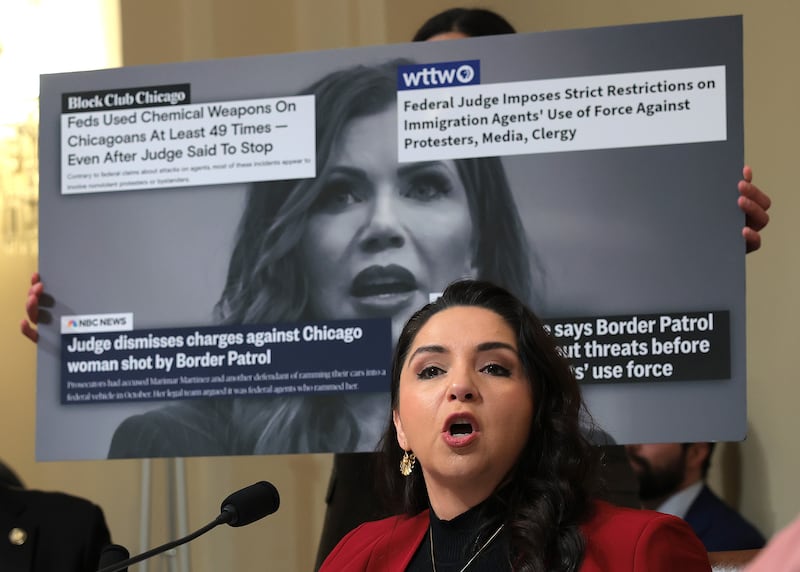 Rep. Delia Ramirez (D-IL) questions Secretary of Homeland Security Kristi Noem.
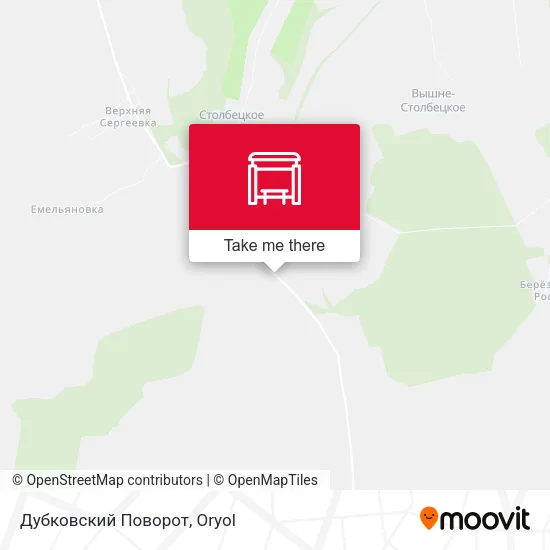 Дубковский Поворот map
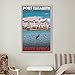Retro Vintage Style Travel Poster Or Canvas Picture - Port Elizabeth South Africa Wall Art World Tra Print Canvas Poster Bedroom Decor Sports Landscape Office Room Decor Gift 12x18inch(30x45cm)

---

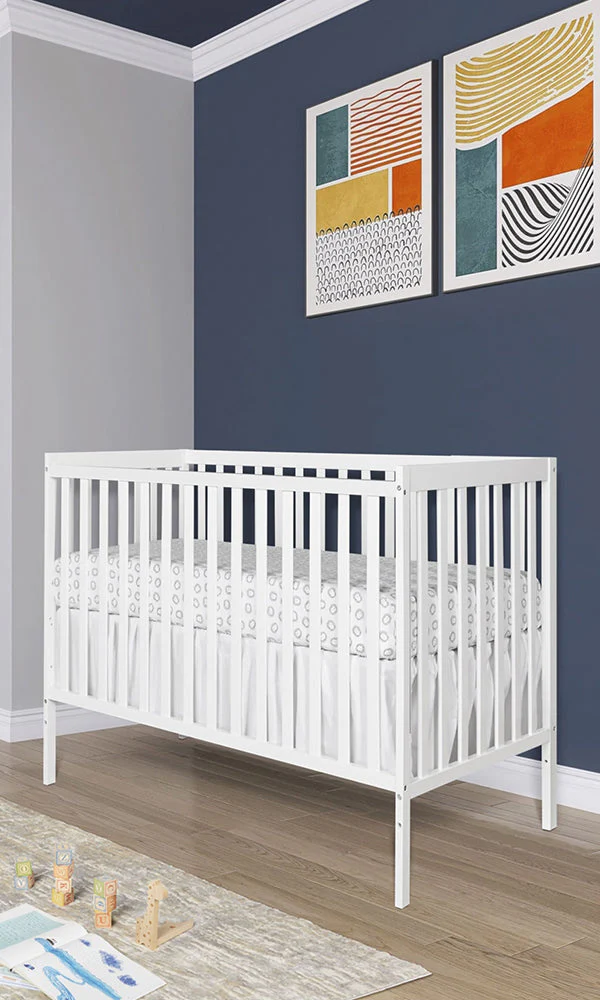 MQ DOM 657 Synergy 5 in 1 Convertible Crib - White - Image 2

...

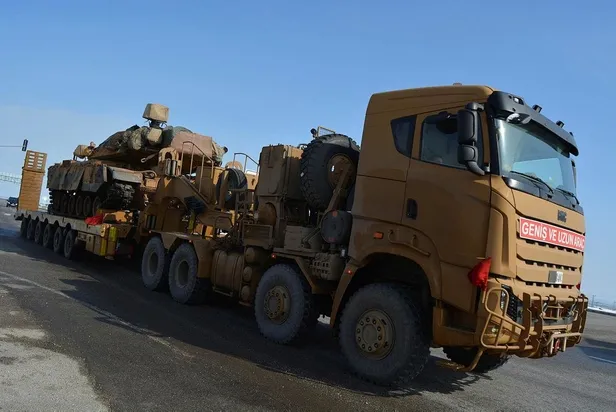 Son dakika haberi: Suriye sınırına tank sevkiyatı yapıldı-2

WHAT THE TASK REQUIRES —
Turn the lines between the one holding "Rep. Delia Ramirez" and the one holding "Retro Vintage Style", inclusive, into a numbered list with blank lines left out, and leave the pictures out of your answer.

RESULT OF THIS TASK —
1.  Rep. Delia Ramirez (D-IL) questions Secretary of Homeland Security Kristi Noem.
2.  Дубковский Поворот map
3. Retro Vintage Style Travel Poster Or Canvas Picture - Port Elizabeth South Africa Wall Art World Tra Print Canvas Poster Bedroom Decor Sports Landscape Office Room Decor Gift 12x18inch(30x45cm)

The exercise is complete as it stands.